-- Start --

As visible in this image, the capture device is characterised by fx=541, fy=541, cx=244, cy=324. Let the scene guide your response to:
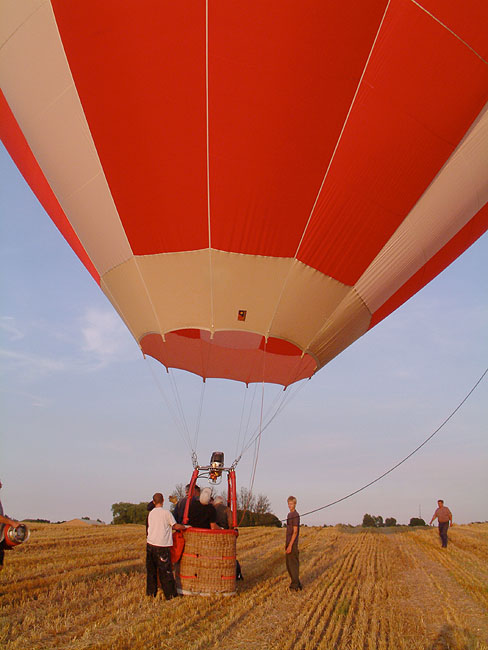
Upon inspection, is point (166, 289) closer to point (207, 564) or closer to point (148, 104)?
point (148, 104)

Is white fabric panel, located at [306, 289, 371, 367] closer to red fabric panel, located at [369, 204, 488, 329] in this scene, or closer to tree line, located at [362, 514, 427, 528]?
red fabric panel, located at [369, 204, 488, 329]

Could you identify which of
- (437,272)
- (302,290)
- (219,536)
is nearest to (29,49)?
(302,290)

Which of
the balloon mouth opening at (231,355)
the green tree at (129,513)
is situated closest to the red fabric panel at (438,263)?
the balloon mouth opening at (231,355)

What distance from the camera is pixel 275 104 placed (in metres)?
6.31

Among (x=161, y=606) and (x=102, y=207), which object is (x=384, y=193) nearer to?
(x=102, y=207)

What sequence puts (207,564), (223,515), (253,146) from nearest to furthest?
(207,564) → (253,146) → (223,515)

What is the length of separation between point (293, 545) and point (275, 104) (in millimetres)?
5359

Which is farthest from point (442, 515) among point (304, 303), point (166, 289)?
point (166, 289)

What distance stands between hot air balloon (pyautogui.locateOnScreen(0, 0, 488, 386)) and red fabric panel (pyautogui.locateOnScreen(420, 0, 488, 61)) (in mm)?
15

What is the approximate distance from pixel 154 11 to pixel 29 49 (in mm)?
1880

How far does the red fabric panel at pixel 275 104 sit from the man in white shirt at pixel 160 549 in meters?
3.41

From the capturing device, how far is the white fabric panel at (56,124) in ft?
21.5

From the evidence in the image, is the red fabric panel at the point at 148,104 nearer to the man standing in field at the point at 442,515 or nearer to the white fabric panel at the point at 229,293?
the white fabric panel at the point at 229,293

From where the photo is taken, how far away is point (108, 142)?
22.3ft
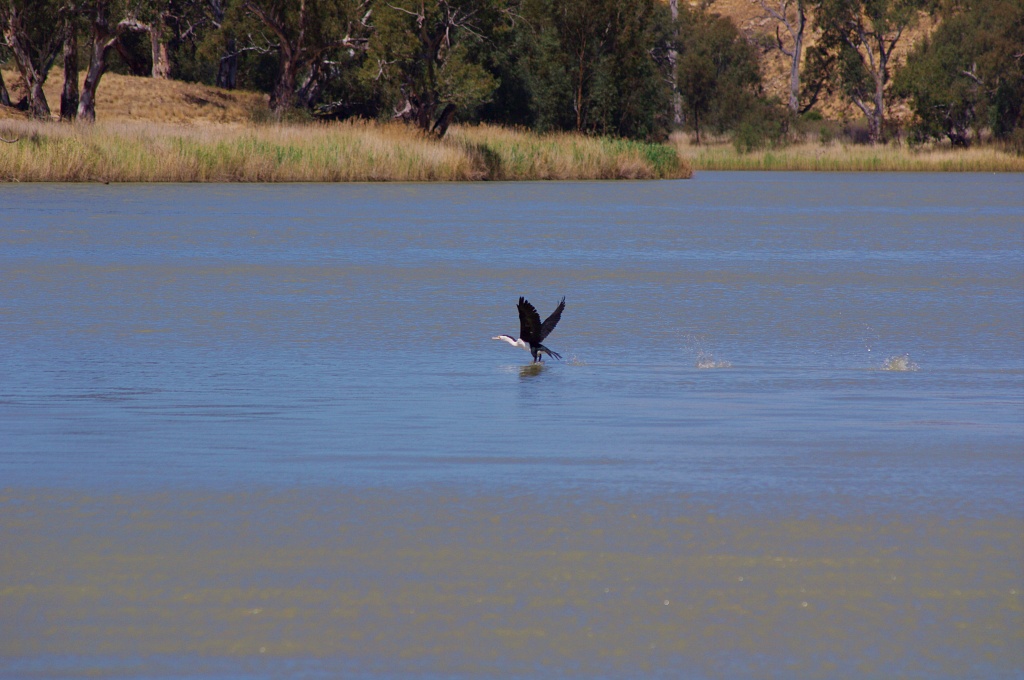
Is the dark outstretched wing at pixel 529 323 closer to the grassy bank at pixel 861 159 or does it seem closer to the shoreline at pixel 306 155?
the shoreline at pixel 306 155

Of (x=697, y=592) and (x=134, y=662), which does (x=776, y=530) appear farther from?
(x=134, y=662)

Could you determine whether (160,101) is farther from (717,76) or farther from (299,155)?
(717,76)

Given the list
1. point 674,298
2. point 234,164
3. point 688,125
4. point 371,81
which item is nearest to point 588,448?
point 674,298

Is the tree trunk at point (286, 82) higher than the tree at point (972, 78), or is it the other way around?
the tree at point (972, 78)

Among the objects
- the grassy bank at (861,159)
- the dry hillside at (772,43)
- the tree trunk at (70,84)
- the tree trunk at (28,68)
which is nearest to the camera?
the tree trunk at (28,68)

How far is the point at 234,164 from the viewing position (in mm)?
32781

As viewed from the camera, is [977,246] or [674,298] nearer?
[674,298]

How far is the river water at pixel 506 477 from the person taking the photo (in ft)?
13.1

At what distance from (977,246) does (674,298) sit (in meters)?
7.17

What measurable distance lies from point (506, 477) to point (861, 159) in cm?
4767

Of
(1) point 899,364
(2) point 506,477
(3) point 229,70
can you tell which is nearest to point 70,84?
(3) point 229,70

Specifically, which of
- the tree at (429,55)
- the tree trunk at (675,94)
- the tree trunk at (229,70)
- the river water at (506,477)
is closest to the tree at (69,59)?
the tree at (429,55)

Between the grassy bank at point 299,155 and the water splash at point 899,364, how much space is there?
971 inches

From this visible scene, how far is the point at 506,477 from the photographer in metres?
5.92
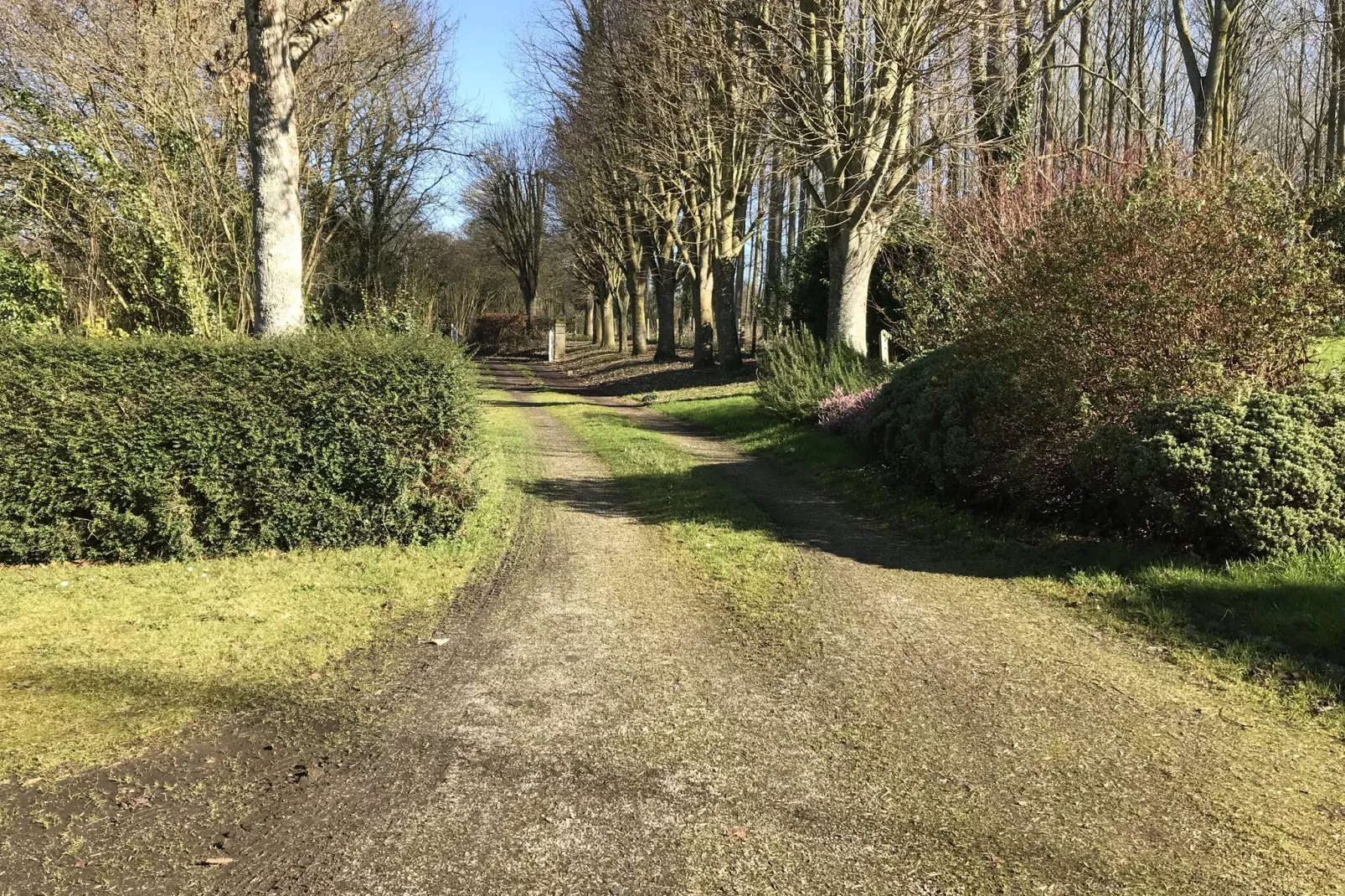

-- End --

Pick out each line in the entries above that contains the word "does". Case counts.

Answer below:
How far does the red fabric panel at pixel 275 104 sit from the man in white shirt at pixel 160 549 in meters?
Is the dark outstretched wing at pixel 529 323 closer to the grassy bank at pixel 861 159 or does it seem closer to the shoreline at pixel 306 155?
Of (x=697, y=592) and (x=134, y=662), which does (x=776, y=530) appear farther from?
At what distance from (977,246) does (674,298) sit (in meters)?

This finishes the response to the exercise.